Among the 50 largest metros, Rochester, Milwaukee, and Cleveland saw the biggest jumps in median list prices, with increases of 13.0%, 11.4%, and 9.3%, respectively. In contrast, San Francisco, New Orleans, and Birmingham saw the smallest price-per-square-foot gains since the pandemic.
Conclusion: Market Outlook and Future Trends
The housing market in September 2024 reflects the ongoing recalibration of inventory levels, listing activity, and buyer behavior in response to fluctuating mortgage rates. While inventory continues to recover and homes are spending more time on the market, price trends remain relatively stable, with higher-cost markets seeing more significant price growth compared to less expensive areas.

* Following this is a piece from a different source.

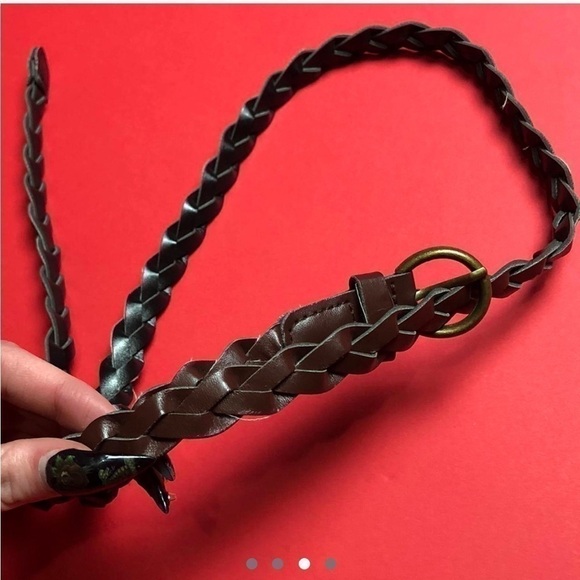 Braided brown leather belt with gold 
buckle 🤎💛​​​​​​​​​​​​​​​​​​​​​​​ - Picture 3 of 4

Mortgage rates have been the key driver of recent market shifts, alleviating the rate-lock effect that had constrained both buyers and sellers in recent years. As rates remain low, more homes are expected to enter the market, and sidelined buyers are likely to return, potentially boosting homebuying activity in the coming months.
Despite some regional disparities, the broader market trends point to a gradual recovery in inventory levels, increased listing activity, and steady, albeit slow, demand growth. Looking ahead, buyers and sellers should be prepared for a market that continues to be shaped by mortgage rate fluctuations, regional variations in inventory, and evolving affordability concerns.